本文覆盖:创建 DataFrame → 基础转换 → 聚合 → Join → 集合运算 → 缺失值处理 → 窗口函数 → 读写表 → 视图与动态表。
安装
pip install clickzetta_zettapark_python
建立会话
from clickzetta.zettapark.session import Session
session = Session.builder.configs({
"username": "your_username",
"password": "your_password",
"service": "cn-shanghai-alicloud.api.clickzetta.com",
"instance": "your_instance",
"workspace": "your_workspace",
"schema": "public",
"vcluster": "default"
}).create()
用完关闭:
session.close()
创建 DataFrame
从 Python 数据创建
from clickzetta.zettapark.session import Session
data = [(1, "Alice", 1000.0), (2, "Bob", 2000.0), (3, "Carol", 500.0)]

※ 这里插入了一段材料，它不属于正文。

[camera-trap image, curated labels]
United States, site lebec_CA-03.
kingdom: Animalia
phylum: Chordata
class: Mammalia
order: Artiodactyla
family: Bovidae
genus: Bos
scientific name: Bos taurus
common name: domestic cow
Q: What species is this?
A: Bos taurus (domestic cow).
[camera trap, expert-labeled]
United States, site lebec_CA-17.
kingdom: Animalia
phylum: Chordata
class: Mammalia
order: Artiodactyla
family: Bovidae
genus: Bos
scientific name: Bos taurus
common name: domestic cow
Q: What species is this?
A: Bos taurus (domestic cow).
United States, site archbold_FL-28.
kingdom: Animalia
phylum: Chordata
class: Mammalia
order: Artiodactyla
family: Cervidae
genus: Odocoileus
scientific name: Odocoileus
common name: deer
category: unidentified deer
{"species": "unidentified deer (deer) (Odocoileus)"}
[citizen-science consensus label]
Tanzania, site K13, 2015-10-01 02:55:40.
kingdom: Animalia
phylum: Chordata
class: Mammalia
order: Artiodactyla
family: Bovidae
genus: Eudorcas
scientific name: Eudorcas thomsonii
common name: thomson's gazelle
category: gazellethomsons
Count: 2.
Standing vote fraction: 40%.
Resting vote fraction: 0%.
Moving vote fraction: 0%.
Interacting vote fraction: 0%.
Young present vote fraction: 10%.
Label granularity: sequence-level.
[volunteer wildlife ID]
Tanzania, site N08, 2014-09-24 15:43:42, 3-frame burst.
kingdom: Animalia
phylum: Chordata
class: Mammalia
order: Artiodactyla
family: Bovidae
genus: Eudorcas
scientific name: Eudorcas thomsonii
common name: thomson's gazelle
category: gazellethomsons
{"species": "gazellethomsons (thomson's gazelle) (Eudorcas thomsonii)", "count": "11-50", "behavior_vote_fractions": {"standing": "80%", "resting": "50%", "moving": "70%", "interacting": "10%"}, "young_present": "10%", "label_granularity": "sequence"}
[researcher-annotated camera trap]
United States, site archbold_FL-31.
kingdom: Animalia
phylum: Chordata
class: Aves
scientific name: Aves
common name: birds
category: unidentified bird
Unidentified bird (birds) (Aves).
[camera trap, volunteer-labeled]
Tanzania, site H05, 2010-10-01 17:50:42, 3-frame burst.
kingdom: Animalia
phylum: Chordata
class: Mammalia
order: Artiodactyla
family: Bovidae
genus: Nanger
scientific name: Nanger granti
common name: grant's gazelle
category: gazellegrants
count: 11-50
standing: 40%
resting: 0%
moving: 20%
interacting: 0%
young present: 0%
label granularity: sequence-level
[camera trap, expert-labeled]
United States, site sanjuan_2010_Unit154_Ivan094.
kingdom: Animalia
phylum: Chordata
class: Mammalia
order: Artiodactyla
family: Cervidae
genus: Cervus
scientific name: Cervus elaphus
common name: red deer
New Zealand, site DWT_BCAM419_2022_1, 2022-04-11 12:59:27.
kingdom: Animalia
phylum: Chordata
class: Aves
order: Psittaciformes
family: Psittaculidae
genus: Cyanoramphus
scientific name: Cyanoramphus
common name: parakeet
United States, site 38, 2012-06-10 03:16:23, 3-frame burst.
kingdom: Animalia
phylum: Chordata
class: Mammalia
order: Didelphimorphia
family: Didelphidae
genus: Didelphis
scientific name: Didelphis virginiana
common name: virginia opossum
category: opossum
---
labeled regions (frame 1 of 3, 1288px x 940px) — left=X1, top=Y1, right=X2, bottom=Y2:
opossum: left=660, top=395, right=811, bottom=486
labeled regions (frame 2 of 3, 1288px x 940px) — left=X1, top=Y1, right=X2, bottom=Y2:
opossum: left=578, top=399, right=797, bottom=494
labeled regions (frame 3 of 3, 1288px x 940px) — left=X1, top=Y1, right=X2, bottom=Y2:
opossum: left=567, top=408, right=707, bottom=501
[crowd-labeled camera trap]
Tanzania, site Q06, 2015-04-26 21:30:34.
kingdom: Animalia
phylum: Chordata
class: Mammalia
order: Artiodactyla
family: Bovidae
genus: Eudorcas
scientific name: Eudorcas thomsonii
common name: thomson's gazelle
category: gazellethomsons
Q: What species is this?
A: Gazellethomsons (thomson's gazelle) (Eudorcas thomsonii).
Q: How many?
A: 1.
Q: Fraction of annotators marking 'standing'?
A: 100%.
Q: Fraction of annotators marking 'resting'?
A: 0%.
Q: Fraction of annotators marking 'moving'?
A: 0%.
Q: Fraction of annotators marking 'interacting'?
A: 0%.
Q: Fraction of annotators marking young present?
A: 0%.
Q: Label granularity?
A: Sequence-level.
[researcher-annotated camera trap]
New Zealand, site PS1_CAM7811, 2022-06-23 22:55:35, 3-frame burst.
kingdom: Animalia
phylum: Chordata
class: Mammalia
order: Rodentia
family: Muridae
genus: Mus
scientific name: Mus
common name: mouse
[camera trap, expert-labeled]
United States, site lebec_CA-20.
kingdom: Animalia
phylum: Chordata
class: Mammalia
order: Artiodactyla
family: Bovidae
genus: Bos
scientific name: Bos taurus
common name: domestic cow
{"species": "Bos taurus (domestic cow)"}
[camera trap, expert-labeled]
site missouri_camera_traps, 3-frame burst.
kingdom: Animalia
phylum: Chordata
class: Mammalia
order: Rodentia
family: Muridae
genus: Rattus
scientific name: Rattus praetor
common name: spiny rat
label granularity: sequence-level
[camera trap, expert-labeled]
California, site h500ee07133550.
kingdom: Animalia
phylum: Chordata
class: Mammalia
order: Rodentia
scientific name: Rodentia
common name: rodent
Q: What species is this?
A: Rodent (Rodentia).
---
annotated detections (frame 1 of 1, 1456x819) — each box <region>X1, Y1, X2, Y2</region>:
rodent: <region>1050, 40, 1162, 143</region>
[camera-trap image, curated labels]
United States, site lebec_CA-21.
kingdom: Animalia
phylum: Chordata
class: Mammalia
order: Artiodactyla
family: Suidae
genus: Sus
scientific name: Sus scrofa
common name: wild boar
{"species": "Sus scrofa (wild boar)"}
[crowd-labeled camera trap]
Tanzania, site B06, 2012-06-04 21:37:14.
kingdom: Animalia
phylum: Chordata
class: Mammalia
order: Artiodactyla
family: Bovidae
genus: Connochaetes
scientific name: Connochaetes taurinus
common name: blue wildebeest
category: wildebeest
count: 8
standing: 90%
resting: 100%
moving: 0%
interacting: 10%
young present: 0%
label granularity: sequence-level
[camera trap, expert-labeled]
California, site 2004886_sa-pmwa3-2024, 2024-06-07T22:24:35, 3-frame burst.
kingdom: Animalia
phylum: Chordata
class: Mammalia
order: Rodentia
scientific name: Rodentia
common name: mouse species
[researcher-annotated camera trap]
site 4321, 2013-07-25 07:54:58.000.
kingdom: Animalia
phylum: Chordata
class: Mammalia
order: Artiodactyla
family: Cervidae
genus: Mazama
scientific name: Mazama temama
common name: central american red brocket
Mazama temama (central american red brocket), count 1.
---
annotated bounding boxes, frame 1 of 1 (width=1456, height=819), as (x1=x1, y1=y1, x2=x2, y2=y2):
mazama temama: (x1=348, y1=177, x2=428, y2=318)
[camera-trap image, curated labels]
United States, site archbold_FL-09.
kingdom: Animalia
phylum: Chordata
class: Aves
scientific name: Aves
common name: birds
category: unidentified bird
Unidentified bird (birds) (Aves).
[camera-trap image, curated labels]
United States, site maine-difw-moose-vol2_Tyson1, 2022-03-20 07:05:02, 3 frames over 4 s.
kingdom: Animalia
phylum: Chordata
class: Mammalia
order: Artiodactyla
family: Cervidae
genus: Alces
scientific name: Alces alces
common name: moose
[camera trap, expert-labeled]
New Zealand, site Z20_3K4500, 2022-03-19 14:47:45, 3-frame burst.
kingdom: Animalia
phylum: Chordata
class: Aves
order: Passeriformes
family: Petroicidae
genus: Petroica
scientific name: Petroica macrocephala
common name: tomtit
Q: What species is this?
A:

df = session.create_dataframe(data, schema=["id", "name", "amount"])
df.show()
+---+-----+------+
| id| name|amount|
+---+-----+------+
| 1|Alice| 1000|
| 2| Bob| 2000|
| 3|Carol| 500|
+---+-----+------+
从已有表读取
先建表并插入数据:
session.sql("""
CREATE TABLE IF NOT EXISTS orders (
order_id BIGINT, user_id BIGINT, product STRING,
amount DECIMAL(10,2), status STRING, order_date STRING
)
""").collect()
session.sql("""
INSERT INTO orders VALUES
(1001,101,'iPhone',7999.00,'paid','2024-01-15'),
(1002,102,'MacBook',14999.00,'paid','2024-01-15'),
(1003,101,'AirPods',1799.00,'pending','2024-01-16')
""").collect()
然后用
session.table()
session.table()
读取:
df = session.table("orders")
df.show()
执行 SQL 返回 DataFrame
df = session.sql("SELECT * FROM orders WHERE status = 'paid'")
df.show()
基础转换
from clickzetta.zettapark import functions as F
data = [(1,"A",100.0),(2,"A",200.0),(3,"B",300.0),(4,"B",150.0)]
df = session.create_dataframe(data, schema=["id","category","amount"])
filter — 过滤行
df.filter(F.col("amount") > 150).show()
select — 选择列
df.select("category", "amount").show()
sort — 排序
df.sort("amount", ascending=False).show()
with_column — 新增或替换列
df.with_column("amount_tax", F.col("amount") * 1.13).show()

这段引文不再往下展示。